Do Not: Wear a jersey of a former player who is not old enough (read: good enough) to warrant a “throwback” jersey.
Wearing these jerseys are a sure sign that either A.) You are not a real fan or B.) You think that everything you wear, you can make look good.
I know everyone everywhere has seen a jersey of a former player that makes you say, “Really? Of anyone you could have picked, him?” For example a #21 Sosa jersey, #10 Tejada Jersey, or #27 Hendrickson jersey (he may still play for us though, but he shouldn’t). Sure you spent good money on those jerseys.
For me personally; I’ll be damned if I am going to spend good money on a jersey of a player that will only be here for another year or two and then sell their soul to the Yankees to win a championship for 20 bazillion dollars a year, (how’s that work for you Mike Mussina?)
Fret not fellow baseball fans, there are places where you can take these jerseys that will re stitch them with whatever you want on them, so go and turn those jerseys into something that you can wear with pride when you go to the yard.
Do: Wear a Hat
I will maintain that a well fitting, official baseball hat is one of the greatest things in the world. Personally I have over 10 Orioles hats that I have in my rotation. Even some of the “relaxed fit” hats are good too. They are comfy on the head and still show your support. Lest we forget the reason for the hat; to protect your head from the damaging rays that are sent down from the sun and keep sweat out of your eyes. The hat is just a wonderful thing. It even blocks the terrible faces of Red Sox fans.
All in all the New Era 59-50 is a great product. (If anyone from New Era is reading this, please feel free to send me some of your wonderful product for the glowing review, and do not read any further.)
Do Not: Wear a Stupid Hat
Ladies and gentlemen for some odd reason hats are being created that look like this (yes those are little watermelons on the hat).
Look, as I have mentioned, I love me some me hats. But these are absolutely terrible. Baseball hats are supposed to be for fans who want to wear a hat to a game or just out and about that professes the love for their team. They are not supposed to match your equally as terrible Yellow and Aquamarine Texas Rangers shirt.
Also falling into this category is the oversize hat. It seems like New Era has a whole line of hats made specifically for Kevin Mench. Can you just have your store carry normal hats that will fit normal people?

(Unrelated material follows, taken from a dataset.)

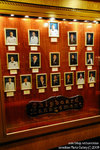 

大堂走廊壁報板 
(Shipboard Management)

Is that too much to ask?
Anyway, hopefully this oversize mismatched color phase will pass.
Do: Go Shirtless to Spell Something out
This is only for the ladies who want to show their support for their team, because lets face it, nothing is cooler than a girl who loves sports just as much as we do.
Do Not: Go Shirtless to Spell Something Out
This is for the guys who basically look like me, because face it, no girl who loves sports is going to like a guy like me…I mean you.
And finally the biggest no-no to do at a baseball game….
Do Not: Wear a Full Uniform to a Game
Now please excuse me I have to get my Jeff Reboulet jersey ready for when the O’s come back to town.
ESH will be in Bowie tonight because well, minor leaguers need to be heckled too. Come join us and watch our boy, Brian Matooooooos pitch tonight.